Commentary: Simon Sellars. Photography: Michael Shaw.
Originally published in Abaddon #3, Autumn 2000.
“Psychogeography is the study of the exact effects of geographic environments, controlled or otherwise, on the affective behaviour of individuals.”
– Guy Debord.

Office block. High-rise. Bridgework and tower. Angular, canted and enchanted. Animation – bird fades in, swoops low. Little fluffy clouds, purple and red. An oblique horizon, like the shores of a distant planet. Washed up remains, an archaeological find: ‘Late twentieth-century city dweller’…


An innocuous loungeroom in the southern suburbs – a mid-thirties, pot-bellied oaf opens a stubbie of beer, scratches his balls, belches. Marilyn Monroe walks into the room; Twinkle the Dream Being is already present. Marilyn pouts seductively and grabs the oaf’s cock through the raspy fabric of his footy shorts, squeezing it playfully; Twinkle watches with cartoonish glee.
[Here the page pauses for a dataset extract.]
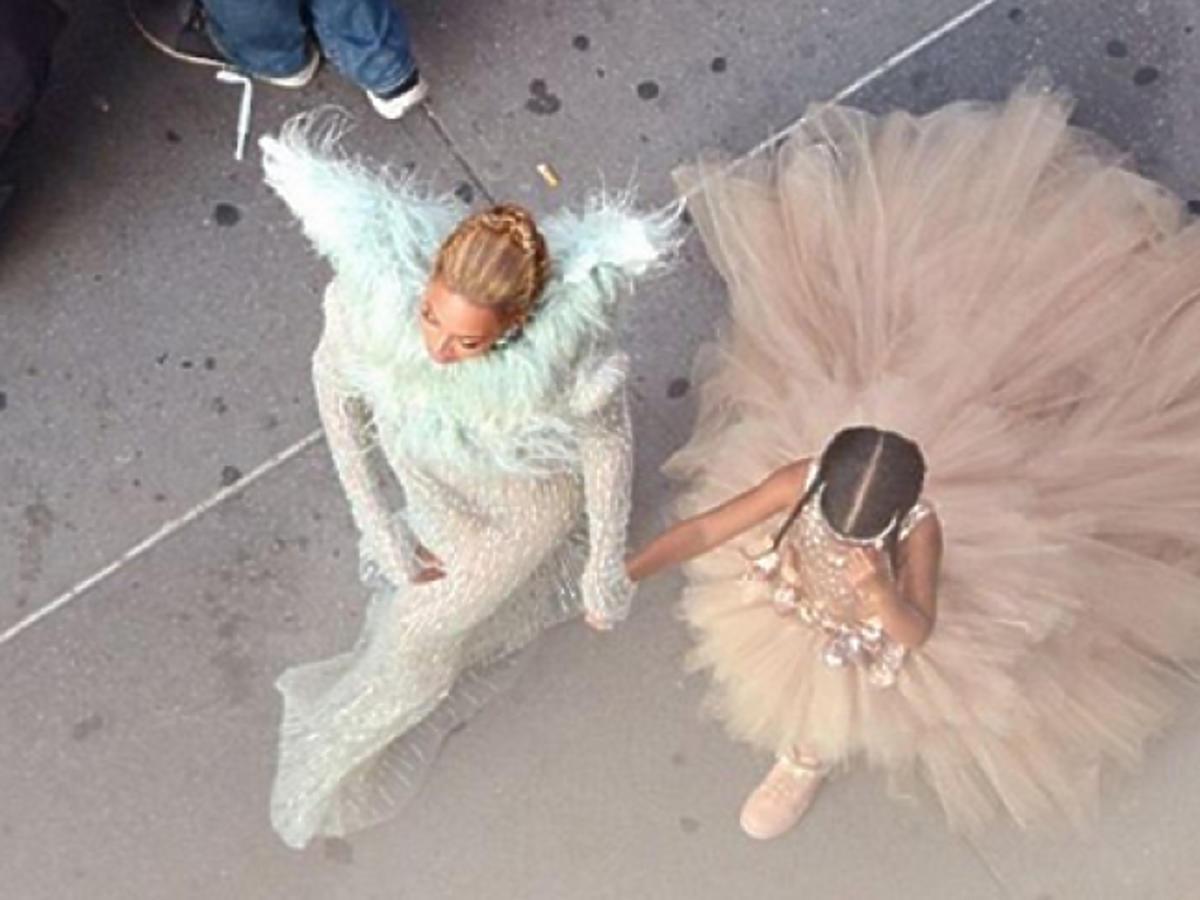 Beyonce, Blue Ivy w pudrowych kreacjach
The elements of new technologies makes this tryst possible, investing these clapped-out icons with a metallic sheen – a vapour which the oaf inhales, coating his lungs. Encouraged by Twinkle, the oaf looks deeply into Marilyn’s eyes, to find his ghostly pallour and sunken eye sockets reflected back at him…
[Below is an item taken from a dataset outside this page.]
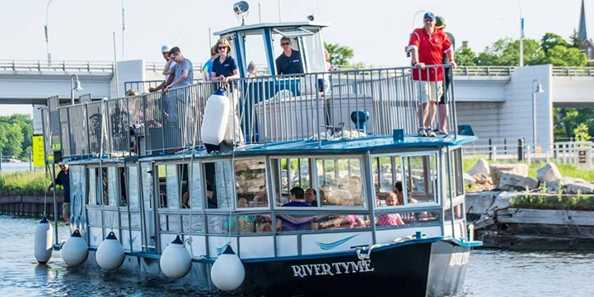 Fox River Tours boat, the River Tyme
Diseased brain cast adrift, prised loose by the elements of an unstable, precision-pointless universe. Myopic, tunnel vision. Mind like a supertanker – how to turn it around? Polite convention deems it necessary to kick the cat, beat the wife, abuse the child. Self-loathing: deflected and aimed at ‘soft’ targets. A smart bomb – the structure is left standing, while the spirit is squeezed flat. And the enemy moves in, claiming the territory.


The Overpass moves into view, its low rumble providing the soundtrack to a calm albedo. Patiently – with all the time in the world – a slither of metalskin makes its way towards autogeddon, tracking this stress-reinforced Moebius strip, enraptured by the easy mood and ambient jazz of its concrete grooves.
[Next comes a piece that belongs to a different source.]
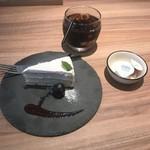 ドマーニ・ドゥエ - 本日のドルチェ(ケーキとティラミスから選べます)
Crash, hit, run… Clotted sump spreads a dark stain over bone-white tarmac. Bloodied fingers scrabble against macadam, searching for the harshest flower. Confused lattice-work, overlaid with a million distress calls. A grid of spastic, kinetic energy. Free fall in inner space.


The lights dim, flicker and short; streets reek; buildings sag. No-one comes out to play. A child is snuffed out – faceripped in high-rise hell – and resonance flickers through hearts and minds. No-one is suspect, everyone is guilty… Revolution will always be stillborn, when its nurturing womb is festering and withered.


Natural order – electric babes raised under neon flash. Photosynthetic. Brain pan redundant. Brain-fried on non-stick fry pan. Under the skin. In the skin. The poison and the remedy. Finely woven, intricately laid: ‘Substance D’ – Designer Death.


…the Great Arterial Road, arbitrary and ataxic, ringed by girders and steel from endless State roadworks – twisted diodes of concrete and metal, reaching for the sky like limbs without flesh. Sublime poetry of death. Flesh dissolved in acid of light.
And now, let me tell you something — ‘There is a famous recording of a French orchestra, which was in existence during World War Three. First Violin was in the hands of one Jean Baudrillard; Paul Virilio was the Master Cellist. On this particular recording, as Jean and Virilio and the other members of the orchestra serenely ply their craft, it is possible to discern the sound of bombs exploding in the background – a steady and rhythmic percussion, as the destruction all around is woven into sumptuous fabric.’


Touchdown, the last brainforest – vista of truth and beauty – where skeletal technology surgically bifurcates the wastescape, presided over by the caustic slint of the sun’s glow.
‘They who put out the people’s eyes,’ spake John Milton, ‘reproach them of their blindness.’
The glare of factory sodium lights possesses me with a vibrant aura, splitting ions in the ether – like St Turing’s Fire.
My forehead stings, palms ache; I can no longer control myself.
The orgasm is squeezed out of me, like the removal of some cancerous lump. I am reborn, biomekanoid of the prophet Giger; I sink to one knee, saluting my magickal totems…
‘These are our poems,’ Carlyle said in 1842, looking at the new locomotives.